LLM endpoints¶

fortranspire calls any OpenAI-compatible chat endpoint — it never talks to a hyperscaler. The choice of endpoint is governed by your sovereignty requirements.

What “sovereignty” means here¶

The term is used in the regulatory sense, not as a marketing label. The relevant European frameworks the choice of LLM endpoint interacts with:

  • GDPR — Regulation (EU) 2016/679 (eur-lex.europa.eu/eli/reg/2016/679) — data processed by the LLM (including the source code of the kernel being ported) is personal data when it identifies a natural person, and falls under the controller / processor / cross-border transfer rules of articles 28 and 44–49.

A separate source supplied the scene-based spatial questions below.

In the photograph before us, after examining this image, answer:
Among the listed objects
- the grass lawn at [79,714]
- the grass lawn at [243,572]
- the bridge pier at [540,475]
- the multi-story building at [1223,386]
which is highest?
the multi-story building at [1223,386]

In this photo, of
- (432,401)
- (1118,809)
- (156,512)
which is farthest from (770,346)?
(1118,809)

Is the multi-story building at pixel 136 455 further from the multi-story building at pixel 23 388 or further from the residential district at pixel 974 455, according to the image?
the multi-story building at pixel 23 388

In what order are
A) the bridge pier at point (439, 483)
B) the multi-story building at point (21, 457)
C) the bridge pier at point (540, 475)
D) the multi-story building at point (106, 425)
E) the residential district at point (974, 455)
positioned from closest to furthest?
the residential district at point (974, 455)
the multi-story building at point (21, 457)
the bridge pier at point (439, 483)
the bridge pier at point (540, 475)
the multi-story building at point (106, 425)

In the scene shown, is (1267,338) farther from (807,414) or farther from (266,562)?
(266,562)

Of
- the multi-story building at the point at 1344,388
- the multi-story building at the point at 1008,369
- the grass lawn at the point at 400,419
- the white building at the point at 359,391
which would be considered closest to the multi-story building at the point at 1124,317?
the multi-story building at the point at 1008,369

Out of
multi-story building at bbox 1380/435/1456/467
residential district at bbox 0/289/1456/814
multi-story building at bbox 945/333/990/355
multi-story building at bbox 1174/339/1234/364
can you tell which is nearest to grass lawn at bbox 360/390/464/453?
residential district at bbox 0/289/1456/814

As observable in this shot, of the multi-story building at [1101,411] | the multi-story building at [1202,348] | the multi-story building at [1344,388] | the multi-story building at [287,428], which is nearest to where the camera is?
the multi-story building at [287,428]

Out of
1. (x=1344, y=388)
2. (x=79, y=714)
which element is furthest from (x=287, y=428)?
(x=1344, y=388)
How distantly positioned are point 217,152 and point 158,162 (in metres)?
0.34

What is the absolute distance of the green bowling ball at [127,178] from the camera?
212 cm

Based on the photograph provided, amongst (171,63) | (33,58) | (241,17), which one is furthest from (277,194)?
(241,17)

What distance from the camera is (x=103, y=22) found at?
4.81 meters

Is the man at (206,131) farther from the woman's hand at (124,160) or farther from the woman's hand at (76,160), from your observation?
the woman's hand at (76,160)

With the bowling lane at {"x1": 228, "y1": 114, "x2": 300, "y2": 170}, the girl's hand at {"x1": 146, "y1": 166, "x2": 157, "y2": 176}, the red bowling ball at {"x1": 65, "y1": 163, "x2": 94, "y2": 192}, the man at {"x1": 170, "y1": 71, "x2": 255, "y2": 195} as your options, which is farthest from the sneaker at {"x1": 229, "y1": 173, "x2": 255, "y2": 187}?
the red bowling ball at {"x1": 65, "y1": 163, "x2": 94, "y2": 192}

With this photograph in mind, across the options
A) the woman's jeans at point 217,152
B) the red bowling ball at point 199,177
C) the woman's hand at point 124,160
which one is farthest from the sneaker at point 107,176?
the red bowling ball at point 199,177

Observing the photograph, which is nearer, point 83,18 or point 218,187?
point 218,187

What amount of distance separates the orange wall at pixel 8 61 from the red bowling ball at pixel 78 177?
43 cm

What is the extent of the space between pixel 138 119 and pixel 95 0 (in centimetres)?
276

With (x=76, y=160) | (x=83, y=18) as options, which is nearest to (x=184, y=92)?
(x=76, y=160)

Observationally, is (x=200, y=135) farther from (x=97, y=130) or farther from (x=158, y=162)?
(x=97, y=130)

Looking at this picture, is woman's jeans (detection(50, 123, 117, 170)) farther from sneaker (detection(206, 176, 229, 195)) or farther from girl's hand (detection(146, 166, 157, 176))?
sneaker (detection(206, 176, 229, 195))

  • EU AI Act — Regulation (EU) 2024/1689 (eur-lex.europa.eu/eli/reg/2024/1689) — defines transparency, traceability, and conformity-assessment obligations for general-purpose AI systems made available in the EU, including third-party LLM API consumption.

  • NIS2 Directive — Directive (EU) 2022/2555 (eur-lex.europa.eu/eli/dir/2022/2555) — extends cybersecurity-incident-reporting obligations to research computing, scientific software, and digital infrastructure operators.

A sovereign endpoint, in this document, means an LLM API whose processing location, contractual data-processor status, and audit trail demonstrably satisfy those three frameworks for an EU operator (public-sector R&D site, EU industrial R&D centre, EuroHPC user). Mistral La Plateforme and on-prem self-hosted endpoints meet that bar out of the box; US-hosted hyperscaler endpoints typically do not without supplementary contractual measures (Standard Contractual Clauses + Transfer Impact Assessment per GDPR art. 46).

A — Mistral La Plateforme (EU-hosted, operated by Mistral AI)¶

MISTRAL_ENDPOINT="https://api.mistral.ai/v1"
MISTRAL_API_KEY="<key-from-console.mistral.ai>"
MISTRAL_MODEL="mistral-large-latest"   # or codestral-latest, mistral-nemo, …

Create the key at https://console.mistral.ai/ under API Keys. Billing is per-token and the infrastructure stays in Europe.

B — Self-hosted (full sovereignty)¶

For an internal cluster (Pangea, GENCI, a private datacenter), expose any Mistral model via vLLM, TGI or Ollama — all three serve an OpenAI-compatible API.

# vLLM example
MISTRAL_ENDPOINT="http://vllm-host:8000/v1"
MISTRAL_API_KEY="any-non-empty-string"
MISTRAL_MODEL="mistralai/Mistral-Large-Instruct-2411"

The agent does not care which model serves the endpoint as long as it accepts the OpenAI /chat/completions schema and returns deterministic output at temperature=0.

C — Other compatible backends¶

  • EU OpenAI-compatible gateways on OpenStack tenants — any OpenAI-compatible endpoint hosted on an EU sovereign OpenStack infrastructure accepts the same configuration as Mistral La Plateforme.

  • OpenAI / Azure OpenAI — works but defeats the sovereignty story and is therefore not the default. If you must, set MISTRAL_ENDPOINT to the appropriate URL and pick a chat-completions model.

  • Ollama for laptop dev — convenient for iterating on prompts without network round-trips, but model quality at small parameter counts is too low for production pipelines.

Quality vs. cost tradeoff¶

The pipeline issues four calls per kernel. Mistral-Large produces the most reliable extractor and OpenACC outputs in our internal benchmarks; Codestral and Mistral-Nemo are cheaper and adequate on simple kernels but more often require a manual fix-up step on monolithic codes with deep COMMON / SAVE patterns.